New York is excited about what World Peace can bring to the team, as evidenced by general manager Glen Grunwald's comments when the signing became official, via ESPN.com:
"Metta is a fierce competitor who brings toughness and championship experience to our roster. We are excited to bring him back to New York and give him a chance to play for the team he grew up rooting for."
The Knicks already have Iman Shumpert as the team's leading perimeter defender, but World Peace plays a different style of defense that will benefit New York. His non-stop motor on defense was evidenced in a game against the Denver Nuggets this past January and is shown in the video below:
As you can see in the video, World Peace is a tough, physical defender who likes to get right in the face of his opponents. The forward knocked the ball away, Danilo Gallinari recovered and World Peace knocked it away again.

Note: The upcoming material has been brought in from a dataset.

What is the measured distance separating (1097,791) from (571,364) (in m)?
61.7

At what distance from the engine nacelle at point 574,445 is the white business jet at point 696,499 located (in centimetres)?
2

His persistence will make the Knicks much better defensively.
World Peace's role with the Knicks goes beyond defense. This season, he will be New York's enforcer. World Peace knows what his job will be and seems ready to have his teammates’ backs, via Sam Amick of USA Today Sports:
"It's all about the players," World Peace told reporters at the Las Vegas Summer League Monday about his decision to go to New York. "The team is amazing. I'm excited to play and hustle. I'm excited to hustle for (Raymond) Felton, for Iman (Shumpert), for Tyson (Chandler), Melo (Anthony), (Amar'e) Stoudemire, coach (Mike Woodson)…”
While his toughness and his desire to have his teammates' backs will be appreciated in New York, World Peace has to be careful that he does not take things too far, as he has several times throughout his career, including this game against the Oklahoma City Thunder:
Even though World Peace will not be asked to score, he will be a solid addition to head coach Mike Woodson’s rotation on the offensive end as well.
World Peace averaged 12.4 points per game last season, and although that number may go down this year, he should be able to knock down open three-point shots—he is a career 34.2 percent shooter from downtown—in the flow of the offense.
His ability to make three-pointers will give the Knicks another scoring option alongside Carmelo Anthony and as long as ‘Melo moves the ball, World Peace will get some open looks.
Expect for Metta World Peace to log major, meaningful minutes in New York during the 2013-14 season.